Source passage
============================================================
Personal information
- Full name: Christian Junior Schoissengeyr Acosta
- Date of birth: 18 October 1994 (age 31)
- Place of birth: La Vega, Dominican Republic
- Height: 1.95 m (6 ft 5 in)
- Position: Defender

Team information
- Current team: Floridsdorfer AC
- Number: 24

Youth career
- 2002–2010: ASKÖ Donau Linz
- 2010–2012: Rapid Wien

Senior career*
- Years: Team / Apps / (Gls)
- 2011–2015: Rapid Wien II / 56 / (3)
- 2015–2018: Sturm Graz / 24 / (4)
- 2015–2018: Sturm Graz II / 18 / (1)
- 2018–2022: Austria Wien / 37 / (1)
- 2020–2021: Austria Wien II / 20 / (0)
- 2022–2023: Domžale / 16 / (0)
- 2024: Differdange 03 / 9 / (2)
- 2025-: Floridsdorfer AC / 1 / (0)

International career^{‡}
- 2011: Austria U17 / 1 / (0)
- 2015–2016: Austria U21 / 12 / (1)
- 2022-: Dominican Republic / 10 / (0)

= Christian Schoissengeyr =

Dominican footballer

Christian Junior Schoissengeyr Acosta (born 18 October 1994) is a Dominican professional footballer who plays for Floridsdorfer AC.

==Club career==
On 9 May 2018, Schoissengeyr won the 2017–18 Austrian Cup with Sturm Graz, defeating Red Bull Salzburg 1–0 after extra time.

On 15 June 2022, he signed a one-year contract with Slovenian PrvaLiga side Domžale.

On 28 January 2025, Schoissengeyr signed with Floridsdorfer AC. After just one game, he suffered a serious knee injury.

==International career==
Schoissengeyr was born in the Dominican Republic to an Austrian father and a Dominican mother and moved to Austria at the age of 3. He represented Austria at the under-17 and under-21 levels.

He received his first senior call up for the Dominican Republic in late October 2017 for two friendlies against Nicaragua the next month.
============================================================
Available data
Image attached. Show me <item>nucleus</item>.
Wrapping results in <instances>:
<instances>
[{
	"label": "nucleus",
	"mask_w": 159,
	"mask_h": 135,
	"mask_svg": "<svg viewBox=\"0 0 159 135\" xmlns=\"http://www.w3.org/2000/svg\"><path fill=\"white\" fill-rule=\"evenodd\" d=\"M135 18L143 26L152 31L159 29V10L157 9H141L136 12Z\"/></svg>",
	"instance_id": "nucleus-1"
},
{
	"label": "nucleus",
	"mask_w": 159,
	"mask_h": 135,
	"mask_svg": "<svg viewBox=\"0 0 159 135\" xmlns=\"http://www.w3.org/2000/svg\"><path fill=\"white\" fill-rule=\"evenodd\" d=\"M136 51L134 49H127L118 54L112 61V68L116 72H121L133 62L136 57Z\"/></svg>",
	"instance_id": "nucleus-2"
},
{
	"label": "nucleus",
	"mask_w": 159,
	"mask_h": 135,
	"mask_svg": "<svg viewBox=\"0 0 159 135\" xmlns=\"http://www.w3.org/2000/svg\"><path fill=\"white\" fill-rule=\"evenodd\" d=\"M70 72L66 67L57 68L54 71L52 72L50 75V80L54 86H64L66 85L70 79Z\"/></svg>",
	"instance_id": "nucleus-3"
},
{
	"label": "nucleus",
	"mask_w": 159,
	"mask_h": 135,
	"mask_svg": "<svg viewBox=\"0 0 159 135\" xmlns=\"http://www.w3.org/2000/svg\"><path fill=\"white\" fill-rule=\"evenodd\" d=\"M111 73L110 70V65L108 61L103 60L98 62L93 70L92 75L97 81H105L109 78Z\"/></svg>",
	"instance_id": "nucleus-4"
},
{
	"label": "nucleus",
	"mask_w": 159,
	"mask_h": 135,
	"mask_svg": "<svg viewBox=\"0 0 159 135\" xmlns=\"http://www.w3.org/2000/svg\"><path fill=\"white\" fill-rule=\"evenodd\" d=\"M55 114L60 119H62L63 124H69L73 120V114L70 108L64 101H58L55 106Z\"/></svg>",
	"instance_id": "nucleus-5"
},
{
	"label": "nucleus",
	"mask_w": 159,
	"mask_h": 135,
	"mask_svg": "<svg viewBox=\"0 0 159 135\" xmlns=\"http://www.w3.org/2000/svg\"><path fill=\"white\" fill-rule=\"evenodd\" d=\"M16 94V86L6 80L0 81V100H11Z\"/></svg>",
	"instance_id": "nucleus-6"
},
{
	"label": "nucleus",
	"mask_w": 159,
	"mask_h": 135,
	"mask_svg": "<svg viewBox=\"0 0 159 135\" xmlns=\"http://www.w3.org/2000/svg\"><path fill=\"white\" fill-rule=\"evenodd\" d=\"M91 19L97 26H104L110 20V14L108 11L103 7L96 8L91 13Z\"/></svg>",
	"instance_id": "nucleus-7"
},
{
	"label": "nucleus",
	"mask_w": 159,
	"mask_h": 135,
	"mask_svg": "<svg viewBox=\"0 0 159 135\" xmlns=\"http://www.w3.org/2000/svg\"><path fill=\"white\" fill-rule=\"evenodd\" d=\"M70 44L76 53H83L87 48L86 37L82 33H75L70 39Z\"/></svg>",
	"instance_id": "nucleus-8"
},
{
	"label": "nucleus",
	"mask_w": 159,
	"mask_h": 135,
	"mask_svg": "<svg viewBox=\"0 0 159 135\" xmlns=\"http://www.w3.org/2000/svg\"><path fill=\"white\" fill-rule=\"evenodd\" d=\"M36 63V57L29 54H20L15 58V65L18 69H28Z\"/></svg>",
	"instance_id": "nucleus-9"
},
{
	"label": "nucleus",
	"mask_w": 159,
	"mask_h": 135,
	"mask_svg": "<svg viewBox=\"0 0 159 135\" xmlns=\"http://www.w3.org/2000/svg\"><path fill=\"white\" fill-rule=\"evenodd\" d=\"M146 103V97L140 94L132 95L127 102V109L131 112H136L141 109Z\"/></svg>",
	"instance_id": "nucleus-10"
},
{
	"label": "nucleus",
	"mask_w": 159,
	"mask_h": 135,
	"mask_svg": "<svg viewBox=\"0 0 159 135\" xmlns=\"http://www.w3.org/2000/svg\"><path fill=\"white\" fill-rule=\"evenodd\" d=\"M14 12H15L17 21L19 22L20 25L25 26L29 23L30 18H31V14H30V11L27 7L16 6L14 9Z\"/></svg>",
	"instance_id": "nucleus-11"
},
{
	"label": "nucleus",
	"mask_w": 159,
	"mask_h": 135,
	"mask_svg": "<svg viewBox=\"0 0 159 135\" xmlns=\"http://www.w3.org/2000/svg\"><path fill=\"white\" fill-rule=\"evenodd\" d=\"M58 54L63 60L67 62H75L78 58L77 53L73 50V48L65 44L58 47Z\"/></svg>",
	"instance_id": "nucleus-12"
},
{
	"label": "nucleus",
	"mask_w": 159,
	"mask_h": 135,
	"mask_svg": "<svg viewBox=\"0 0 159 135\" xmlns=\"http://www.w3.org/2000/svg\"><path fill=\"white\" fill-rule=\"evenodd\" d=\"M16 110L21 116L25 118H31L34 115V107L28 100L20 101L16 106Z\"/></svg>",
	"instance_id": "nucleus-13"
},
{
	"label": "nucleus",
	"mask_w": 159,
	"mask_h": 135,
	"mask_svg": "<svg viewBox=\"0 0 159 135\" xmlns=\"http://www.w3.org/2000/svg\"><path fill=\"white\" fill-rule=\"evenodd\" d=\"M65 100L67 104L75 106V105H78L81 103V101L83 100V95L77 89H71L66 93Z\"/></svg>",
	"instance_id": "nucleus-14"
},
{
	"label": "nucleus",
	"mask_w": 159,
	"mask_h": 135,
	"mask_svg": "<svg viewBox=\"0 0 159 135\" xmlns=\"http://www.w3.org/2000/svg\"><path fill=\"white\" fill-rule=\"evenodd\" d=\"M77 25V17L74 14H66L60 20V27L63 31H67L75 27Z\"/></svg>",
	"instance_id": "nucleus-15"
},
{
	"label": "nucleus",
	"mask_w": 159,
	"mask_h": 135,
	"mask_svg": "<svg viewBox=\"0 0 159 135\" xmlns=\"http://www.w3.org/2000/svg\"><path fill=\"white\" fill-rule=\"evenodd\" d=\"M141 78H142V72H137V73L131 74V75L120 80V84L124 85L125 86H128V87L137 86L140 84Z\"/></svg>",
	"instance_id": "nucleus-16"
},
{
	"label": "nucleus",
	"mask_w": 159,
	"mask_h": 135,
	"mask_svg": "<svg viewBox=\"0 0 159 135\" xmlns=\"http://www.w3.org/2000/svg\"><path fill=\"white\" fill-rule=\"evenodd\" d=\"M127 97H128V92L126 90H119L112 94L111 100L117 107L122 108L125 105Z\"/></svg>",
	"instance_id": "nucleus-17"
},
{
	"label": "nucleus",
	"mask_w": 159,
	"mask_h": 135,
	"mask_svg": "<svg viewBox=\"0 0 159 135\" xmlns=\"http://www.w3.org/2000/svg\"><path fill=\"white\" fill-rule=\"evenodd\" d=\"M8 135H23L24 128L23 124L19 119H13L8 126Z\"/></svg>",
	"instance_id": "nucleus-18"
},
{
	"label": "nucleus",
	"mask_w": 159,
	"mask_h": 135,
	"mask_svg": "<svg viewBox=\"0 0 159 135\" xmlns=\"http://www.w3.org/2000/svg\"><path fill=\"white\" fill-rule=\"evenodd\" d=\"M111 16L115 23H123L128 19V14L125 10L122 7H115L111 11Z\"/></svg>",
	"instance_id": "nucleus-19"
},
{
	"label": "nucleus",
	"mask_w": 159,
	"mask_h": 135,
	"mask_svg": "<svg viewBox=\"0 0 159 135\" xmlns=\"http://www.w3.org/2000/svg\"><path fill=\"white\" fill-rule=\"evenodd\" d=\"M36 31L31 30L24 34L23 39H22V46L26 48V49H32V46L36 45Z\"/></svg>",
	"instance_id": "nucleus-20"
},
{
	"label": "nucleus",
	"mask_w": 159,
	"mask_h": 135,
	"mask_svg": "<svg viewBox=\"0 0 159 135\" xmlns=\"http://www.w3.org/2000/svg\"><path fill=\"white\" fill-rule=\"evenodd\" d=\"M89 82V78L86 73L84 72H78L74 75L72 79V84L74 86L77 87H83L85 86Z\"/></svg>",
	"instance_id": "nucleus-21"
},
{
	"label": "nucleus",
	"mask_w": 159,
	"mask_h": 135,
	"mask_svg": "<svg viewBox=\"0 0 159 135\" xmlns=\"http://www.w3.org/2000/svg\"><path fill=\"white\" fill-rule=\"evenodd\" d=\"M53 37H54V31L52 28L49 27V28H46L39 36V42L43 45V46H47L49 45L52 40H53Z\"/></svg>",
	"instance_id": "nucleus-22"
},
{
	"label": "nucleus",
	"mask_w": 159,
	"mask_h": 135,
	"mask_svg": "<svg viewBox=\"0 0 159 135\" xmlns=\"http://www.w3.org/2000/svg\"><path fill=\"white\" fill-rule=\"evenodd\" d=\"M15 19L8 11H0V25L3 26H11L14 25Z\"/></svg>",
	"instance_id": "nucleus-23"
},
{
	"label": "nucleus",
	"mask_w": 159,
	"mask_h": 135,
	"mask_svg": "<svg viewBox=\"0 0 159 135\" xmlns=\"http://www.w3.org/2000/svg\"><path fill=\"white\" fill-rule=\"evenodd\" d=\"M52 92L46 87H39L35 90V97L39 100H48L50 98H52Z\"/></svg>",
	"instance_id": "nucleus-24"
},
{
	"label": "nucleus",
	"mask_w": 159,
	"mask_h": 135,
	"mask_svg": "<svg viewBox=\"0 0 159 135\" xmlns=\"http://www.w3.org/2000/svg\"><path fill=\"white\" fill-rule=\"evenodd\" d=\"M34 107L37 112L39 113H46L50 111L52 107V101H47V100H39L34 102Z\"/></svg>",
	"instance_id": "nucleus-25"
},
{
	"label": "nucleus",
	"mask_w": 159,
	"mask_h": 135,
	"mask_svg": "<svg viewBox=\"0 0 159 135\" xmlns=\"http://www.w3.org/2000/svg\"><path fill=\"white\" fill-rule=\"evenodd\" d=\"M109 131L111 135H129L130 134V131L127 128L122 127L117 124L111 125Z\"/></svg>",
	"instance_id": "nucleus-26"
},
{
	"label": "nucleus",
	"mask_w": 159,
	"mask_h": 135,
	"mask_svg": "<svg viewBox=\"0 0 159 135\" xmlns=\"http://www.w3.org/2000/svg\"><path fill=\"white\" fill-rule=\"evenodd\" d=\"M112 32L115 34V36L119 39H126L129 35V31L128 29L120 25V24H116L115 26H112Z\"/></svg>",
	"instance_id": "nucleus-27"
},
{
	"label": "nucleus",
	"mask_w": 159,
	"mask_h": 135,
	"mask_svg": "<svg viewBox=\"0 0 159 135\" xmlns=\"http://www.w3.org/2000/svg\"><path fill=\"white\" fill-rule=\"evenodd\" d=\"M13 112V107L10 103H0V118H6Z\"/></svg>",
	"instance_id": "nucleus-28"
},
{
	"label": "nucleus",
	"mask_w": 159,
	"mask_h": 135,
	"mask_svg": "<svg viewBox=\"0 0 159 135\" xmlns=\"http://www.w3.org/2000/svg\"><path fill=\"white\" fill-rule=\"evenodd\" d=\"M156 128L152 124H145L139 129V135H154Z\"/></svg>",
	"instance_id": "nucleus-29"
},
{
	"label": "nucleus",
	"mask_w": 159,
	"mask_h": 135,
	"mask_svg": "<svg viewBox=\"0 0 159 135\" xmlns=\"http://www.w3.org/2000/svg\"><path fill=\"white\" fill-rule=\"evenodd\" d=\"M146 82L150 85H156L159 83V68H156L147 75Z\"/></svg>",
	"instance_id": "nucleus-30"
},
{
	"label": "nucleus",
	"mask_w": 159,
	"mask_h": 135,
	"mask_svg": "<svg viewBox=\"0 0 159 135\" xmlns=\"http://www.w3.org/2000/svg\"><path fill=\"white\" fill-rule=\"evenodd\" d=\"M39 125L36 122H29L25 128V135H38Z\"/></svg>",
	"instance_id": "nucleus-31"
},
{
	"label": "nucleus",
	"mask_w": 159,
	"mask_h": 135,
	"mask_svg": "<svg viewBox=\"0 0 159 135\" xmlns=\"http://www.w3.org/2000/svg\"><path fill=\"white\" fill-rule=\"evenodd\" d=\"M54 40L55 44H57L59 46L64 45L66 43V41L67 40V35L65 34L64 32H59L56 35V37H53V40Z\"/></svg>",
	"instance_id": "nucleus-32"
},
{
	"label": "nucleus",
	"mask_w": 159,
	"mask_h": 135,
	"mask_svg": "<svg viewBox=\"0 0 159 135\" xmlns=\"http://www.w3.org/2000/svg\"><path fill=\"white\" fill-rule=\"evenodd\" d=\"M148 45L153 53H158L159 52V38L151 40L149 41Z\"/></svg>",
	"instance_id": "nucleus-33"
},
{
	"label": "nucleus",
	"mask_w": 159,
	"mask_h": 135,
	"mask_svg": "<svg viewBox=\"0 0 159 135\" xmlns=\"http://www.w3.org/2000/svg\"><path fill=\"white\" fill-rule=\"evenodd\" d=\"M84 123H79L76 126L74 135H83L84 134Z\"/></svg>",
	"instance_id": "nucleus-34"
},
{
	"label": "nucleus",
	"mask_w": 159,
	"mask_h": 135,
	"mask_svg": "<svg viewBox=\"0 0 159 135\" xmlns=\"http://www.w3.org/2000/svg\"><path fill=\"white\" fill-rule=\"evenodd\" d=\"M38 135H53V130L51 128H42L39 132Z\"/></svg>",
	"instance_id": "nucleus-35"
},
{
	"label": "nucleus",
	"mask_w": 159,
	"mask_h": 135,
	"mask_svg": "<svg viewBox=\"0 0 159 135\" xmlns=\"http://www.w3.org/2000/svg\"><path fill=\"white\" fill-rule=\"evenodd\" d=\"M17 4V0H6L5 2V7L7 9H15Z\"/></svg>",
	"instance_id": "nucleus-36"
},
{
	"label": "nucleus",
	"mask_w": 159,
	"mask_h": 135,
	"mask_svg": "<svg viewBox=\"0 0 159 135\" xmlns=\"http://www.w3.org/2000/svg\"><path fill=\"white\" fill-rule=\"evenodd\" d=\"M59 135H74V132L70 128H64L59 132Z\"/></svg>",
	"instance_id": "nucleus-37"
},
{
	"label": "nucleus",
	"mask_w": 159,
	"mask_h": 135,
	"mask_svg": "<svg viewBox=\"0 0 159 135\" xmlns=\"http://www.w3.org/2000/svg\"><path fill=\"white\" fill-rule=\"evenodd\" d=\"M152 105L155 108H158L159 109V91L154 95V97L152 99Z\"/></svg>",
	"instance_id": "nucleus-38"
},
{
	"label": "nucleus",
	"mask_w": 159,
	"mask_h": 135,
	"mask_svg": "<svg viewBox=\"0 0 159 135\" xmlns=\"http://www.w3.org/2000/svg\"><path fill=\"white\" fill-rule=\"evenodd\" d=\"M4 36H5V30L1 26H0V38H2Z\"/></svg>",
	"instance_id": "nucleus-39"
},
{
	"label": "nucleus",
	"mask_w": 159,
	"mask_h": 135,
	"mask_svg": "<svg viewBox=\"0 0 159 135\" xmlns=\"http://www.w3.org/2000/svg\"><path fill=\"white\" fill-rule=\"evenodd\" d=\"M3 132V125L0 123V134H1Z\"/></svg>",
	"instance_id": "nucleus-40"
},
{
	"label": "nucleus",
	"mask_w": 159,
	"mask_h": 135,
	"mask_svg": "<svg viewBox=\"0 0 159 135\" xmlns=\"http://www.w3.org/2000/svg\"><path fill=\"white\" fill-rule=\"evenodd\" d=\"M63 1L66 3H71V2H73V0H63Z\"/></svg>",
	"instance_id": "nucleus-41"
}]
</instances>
============================================================
Study questions
[a] In the Christian Schoissengeyr text, which team did Sturm Graz defeat to win the 2017–18 Austrian Cup?
[b] From the Christian Schoissengeyr text, copy exactly the part that opens with the words containing "- 2015–2018: Sturm Graz II" and closes with "U21 / 12 / (1)".
[c] List every team named under the senior career heading of the Christian Schoissengeyr text.

Responses to the tasks
[a] Red Bull Salzburg

[b]
- 2015–2018: Sturm Graz II / 18 / (1)
- 2018–2022: Austria Wien / 37 / (1)
- 2020–2021: Austria Wien II / 20 / (0)
- 2022–2023: Domžale / 16 / (0)
- 2024: Differdange 03 / 9 / (2)
- 2025-: Floridsdorfer AC / 1 / (0)

International career^{‡}
- 2011: Austria U17 / 1 / (0)
- 2015–2016: Austria U21 / 12 / (1)

[c]
Rapid Wien II
Sturm Graz
Sturm Graz II
Austria Wien
Austria Wien II
Domžale
Differdange 03
Floridsdorfer AC